### Desafios
a: Responda às perguntas abaixo com base no texto sobre a democracia.
(i) Que tipo de revolução os homens fazem quando decidem que nada é superior à soberania popular e à lei do número?
(ii) Que três referências foram substituídas pelo homem?
(iii) Que poder a democracia totalitária se arroga?
b: Transcreva palavra por palavra o trecho do texto sobre a democracia entre "Quando os homens" e "fim do comunismo.", incluindo essas palavras.

### Texto
^^^^^^^^^^^^^^^^
Quando os homens decidem que não há mais nada de superior à soberania popular e à lei do número, eles fazem bem mais do que mudar a constituição política: eles fazem uma revolução moral e religiosa, e não uma revolução qualquer, mas A revolução, a única, a da criatura que recusa, desde Adão, sua condição de dependência. No lugar dos deuses de Antígona, das Tábuas da Lei do Sinai, do Deus dos cristãos, só restou o homem, coletivamente emancipado, senhor de seu destino, único juízo do bem e do mal: dobrado sobre si mesmo e vazio; esmagado, alienado, apagado para desaparecer na noite sem fim do comunismo.
A democracia natural é política, pode ser boa ou má politicamente. Sistema de designação dos governantes pelos governados, ela não contradiz no seu princípio nenhuma das leis da criação e do Criador; sua adoção aponta para um julgamento circunstancial ou uma preferência sentimental. A democracia natural respeita o direito: a democracia totalitária arroga-se o poder de criá-lo.
^^^^^^^^^^^^^^^^
### Material
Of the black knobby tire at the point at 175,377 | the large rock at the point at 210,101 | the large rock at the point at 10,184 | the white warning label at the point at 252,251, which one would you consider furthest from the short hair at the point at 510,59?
^^^^^^^^^^^^^^^^
### Respostas das tarefas
a:
(i) Uma revolução moral e religiosa.
(ii) Os deuses de Antígona, as Tábuas da Lei do Sinai e o Deus dos cristãos.
(iii) O poder de criar o direito.

b:
Quando os homens decidem que não há mais nada de superior à soberania popular e à lei do número, eles fazem bem mais do que mudar a constituição política: eles fazem uma revolução moral e religiosa, e não uma revolução qualquer, mas A revolução, a única, a da criatura que recusa, desde Adão, sua condição de dependência. No lugar dos deuses de Antígona, das Tábuas da Lei do Sinai, do Deus dos cristãos, só restou o homem, coletivamente emancipado, senhor de seu destino, único juízo do bem e do mal: dobrado sobre si mesmo e vazio; esmagado, alienado, apagado para desaparecer na noite sem fim do comunismo.